I'd like to understand the use case you're aiming for here better. What sort of use cases involve serving 4000 hostnames from one backend service, presumably with a single certificate?

[youngnick]

Also, we did stop shipping a validating webhook, because CEL does everything we want, generally, and the complexity cost calculations are also generally a good indication that we're keeping the API complexity under control.

[alexanderstephan]

Thanks for looking into this, @youngnick!

However, adding this would mean that there's no further headroom for adding any other constructs to TLSRoute. In other conversations, we've talked about adding ALPN matching, and a couple of other additional complexities that escape me right now, but if we use all the space available for storing hostnames, we'll have none left for expansion.
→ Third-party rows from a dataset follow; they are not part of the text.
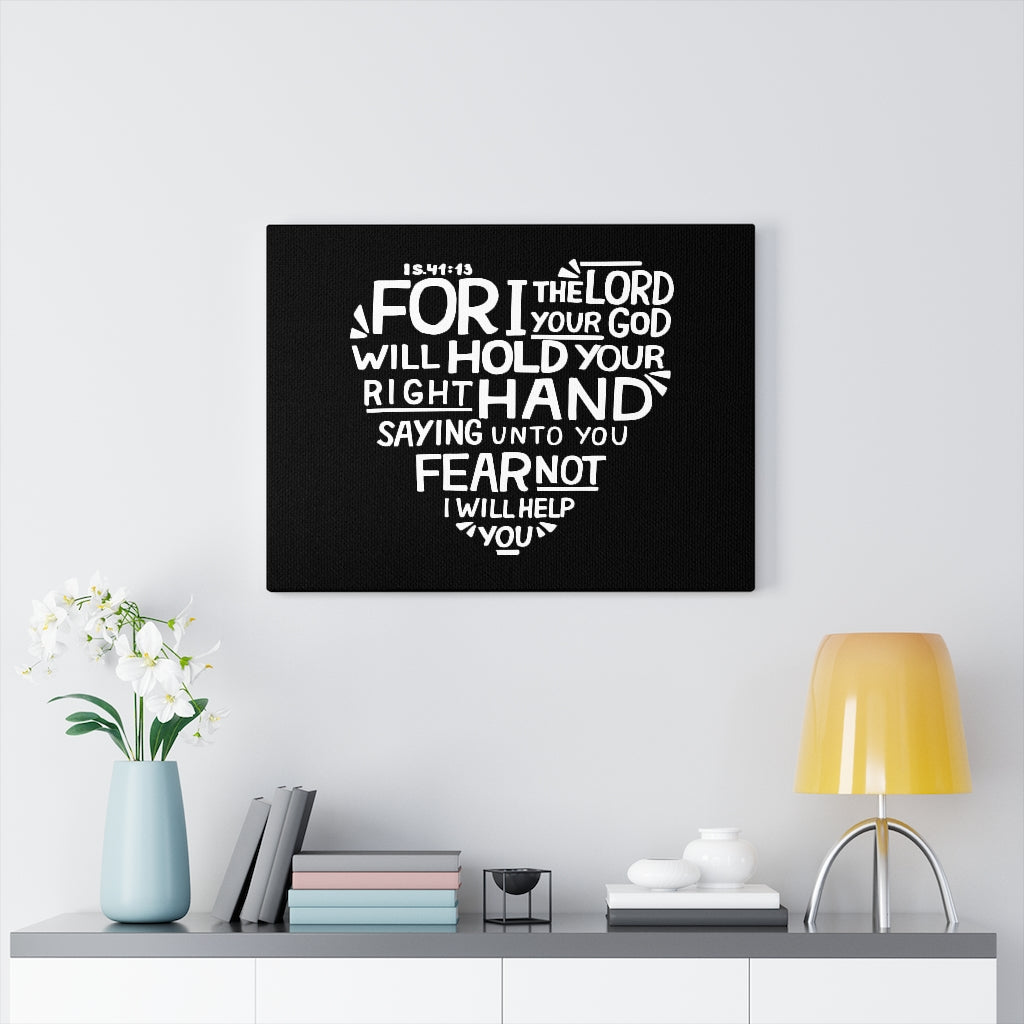 For I The Lord Your God Isaiah 41:13 Bible Verse Canvas Christian Wall Art Ready to Hang Unframed-Express Your Love Gifts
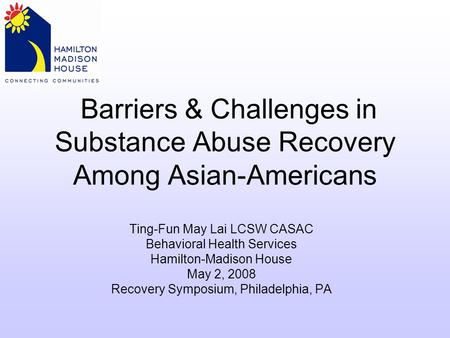 Barriers & Challenges in Substance Abuse Recovery Among Asian-Americans Ting-Fun May Lai LCSW CASAC Behavioral Health Services Hamilton-Madison House May.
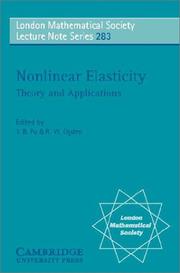 Nonlinear elasticity : theory and applications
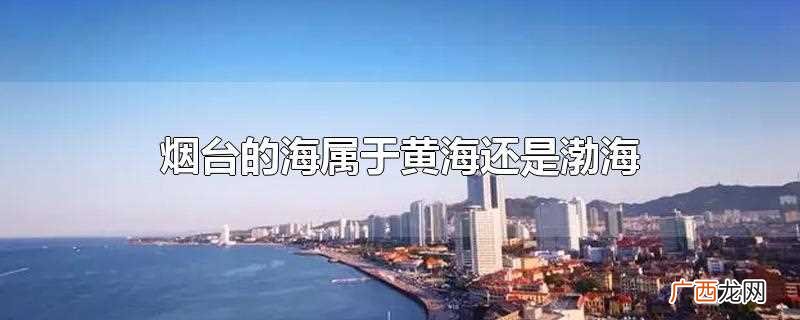 青岛属于渤海还是黄海 烟台的海属于黄海还是渤海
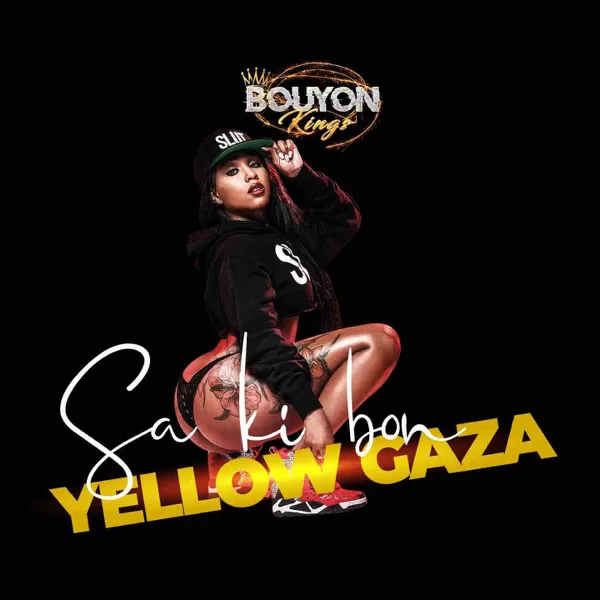Sa ki bon (Bouyon King) — Yellow Gaza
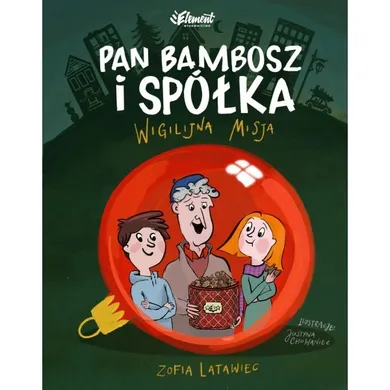 Pan Bambosz i spółka. Wigilijna misja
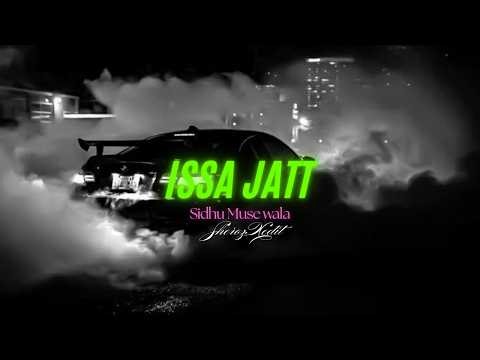 Issa Jatt (slowed x Reverb) | (Sidhu Muse wala) sany malton | byg byrd | SherozXedit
I see. So, you're suggesting we should lower the limit more, e.g., to 2048?

That seems like a very large amount, that I'd be surprised if it's supported in most certificate handlers (it would certainly massively increase the size of the certificate).

I think it actually possible to have 10k+ hostnames per certificate from what I have seen. However, this does not apply here for this case since we can also have multiple certificates as explained below.

I'd like to understand the use case you're aiming for here better. What sort of use cases involve serving 4000 hostnames from one backend service, presumably with a single certificate?

So, the umbrella topic here would be "multi-tenant SaaS with custom domains".
Here, a single backend shard can potentially serve thousands of tenant custom domains. Our deployments terminate TLS at the backend, selecting certs dynamically via SNI. So, TLSRoute’s role is to steer all those SNI matches to the right termination tier.
In this context, it makes sense to consolidate many low-traffic domains behind one backend as it is more efficient.

Also, we did stop shipping a validating webhook, because CEL does everything we want, generally, and the complexity cost calculations are also generally a good indication that we're keeping the API complexity under control.

Okay, that makes sense. I guess this can be looked into in the next step when the motivation for this change is more clear.